Goal:
Collect every line from the items below that contains the word "much".

Working data:
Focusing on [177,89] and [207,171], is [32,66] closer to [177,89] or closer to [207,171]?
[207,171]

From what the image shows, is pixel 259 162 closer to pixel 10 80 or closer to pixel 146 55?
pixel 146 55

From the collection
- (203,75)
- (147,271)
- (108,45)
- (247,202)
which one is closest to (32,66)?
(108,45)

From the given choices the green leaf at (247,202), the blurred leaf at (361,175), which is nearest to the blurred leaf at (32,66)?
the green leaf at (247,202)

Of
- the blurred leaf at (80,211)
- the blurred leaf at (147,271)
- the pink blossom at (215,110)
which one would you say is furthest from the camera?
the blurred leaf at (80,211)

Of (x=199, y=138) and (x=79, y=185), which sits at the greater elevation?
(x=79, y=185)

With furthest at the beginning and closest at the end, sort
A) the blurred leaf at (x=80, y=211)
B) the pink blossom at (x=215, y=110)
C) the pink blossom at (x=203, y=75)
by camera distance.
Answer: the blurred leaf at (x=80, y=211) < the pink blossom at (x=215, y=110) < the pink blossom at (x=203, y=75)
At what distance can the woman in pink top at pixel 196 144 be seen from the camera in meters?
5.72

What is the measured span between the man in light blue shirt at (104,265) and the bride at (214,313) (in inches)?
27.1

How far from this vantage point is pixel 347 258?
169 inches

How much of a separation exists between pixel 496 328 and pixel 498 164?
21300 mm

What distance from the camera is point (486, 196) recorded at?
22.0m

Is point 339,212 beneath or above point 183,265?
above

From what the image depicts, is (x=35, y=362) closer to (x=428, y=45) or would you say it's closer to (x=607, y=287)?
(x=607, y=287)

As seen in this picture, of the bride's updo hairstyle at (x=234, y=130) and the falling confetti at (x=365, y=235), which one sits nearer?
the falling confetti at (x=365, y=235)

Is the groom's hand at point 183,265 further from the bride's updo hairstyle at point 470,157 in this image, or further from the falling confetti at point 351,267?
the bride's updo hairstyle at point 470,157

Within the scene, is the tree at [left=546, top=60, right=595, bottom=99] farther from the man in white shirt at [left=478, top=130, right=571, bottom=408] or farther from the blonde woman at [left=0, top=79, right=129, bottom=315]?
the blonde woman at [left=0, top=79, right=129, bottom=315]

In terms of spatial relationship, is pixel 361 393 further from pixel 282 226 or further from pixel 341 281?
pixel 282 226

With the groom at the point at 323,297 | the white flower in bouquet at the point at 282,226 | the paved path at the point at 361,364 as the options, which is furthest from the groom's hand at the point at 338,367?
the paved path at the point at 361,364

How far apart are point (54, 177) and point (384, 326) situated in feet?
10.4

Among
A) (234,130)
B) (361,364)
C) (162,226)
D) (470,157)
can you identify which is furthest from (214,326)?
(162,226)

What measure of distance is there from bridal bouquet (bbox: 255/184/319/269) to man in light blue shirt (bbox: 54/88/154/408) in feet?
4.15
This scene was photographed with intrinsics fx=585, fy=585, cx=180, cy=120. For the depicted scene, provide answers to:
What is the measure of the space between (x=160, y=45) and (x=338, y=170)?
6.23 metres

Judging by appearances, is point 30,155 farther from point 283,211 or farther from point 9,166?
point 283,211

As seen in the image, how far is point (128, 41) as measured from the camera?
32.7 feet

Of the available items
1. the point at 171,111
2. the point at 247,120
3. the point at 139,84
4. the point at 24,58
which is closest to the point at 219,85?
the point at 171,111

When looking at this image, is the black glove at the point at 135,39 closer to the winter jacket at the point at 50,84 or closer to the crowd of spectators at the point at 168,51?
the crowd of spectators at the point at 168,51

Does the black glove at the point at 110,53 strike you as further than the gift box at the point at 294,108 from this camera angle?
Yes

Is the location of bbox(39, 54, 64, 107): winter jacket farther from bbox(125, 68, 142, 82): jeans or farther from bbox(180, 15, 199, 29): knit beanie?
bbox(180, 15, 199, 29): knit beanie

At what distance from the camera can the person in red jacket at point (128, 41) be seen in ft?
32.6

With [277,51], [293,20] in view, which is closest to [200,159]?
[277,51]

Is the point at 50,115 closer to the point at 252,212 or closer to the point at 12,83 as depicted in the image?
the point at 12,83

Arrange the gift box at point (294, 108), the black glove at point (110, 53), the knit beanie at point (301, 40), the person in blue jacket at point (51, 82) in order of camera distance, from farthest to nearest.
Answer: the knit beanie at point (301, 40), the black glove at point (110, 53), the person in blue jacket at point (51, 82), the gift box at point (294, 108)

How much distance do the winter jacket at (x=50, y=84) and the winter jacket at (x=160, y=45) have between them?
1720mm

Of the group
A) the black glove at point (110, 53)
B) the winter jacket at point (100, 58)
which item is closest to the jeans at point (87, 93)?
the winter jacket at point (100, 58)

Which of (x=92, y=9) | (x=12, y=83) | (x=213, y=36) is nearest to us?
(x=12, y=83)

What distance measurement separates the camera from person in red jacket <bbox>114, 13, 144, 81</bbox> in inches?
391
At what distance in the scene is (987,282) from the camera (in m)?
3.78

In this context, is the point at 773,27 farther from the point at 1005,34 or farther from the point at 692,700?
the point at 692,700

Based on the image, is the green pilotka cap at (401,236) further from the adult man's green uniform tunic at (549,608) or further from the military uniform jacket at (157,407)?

Output:
How much of a separation exists between pixel 496 328 and pixel 498 164?
How much distance do the winter jacket at (x=50, y=84) and the winter jacket at (x=160, y=45) have between them?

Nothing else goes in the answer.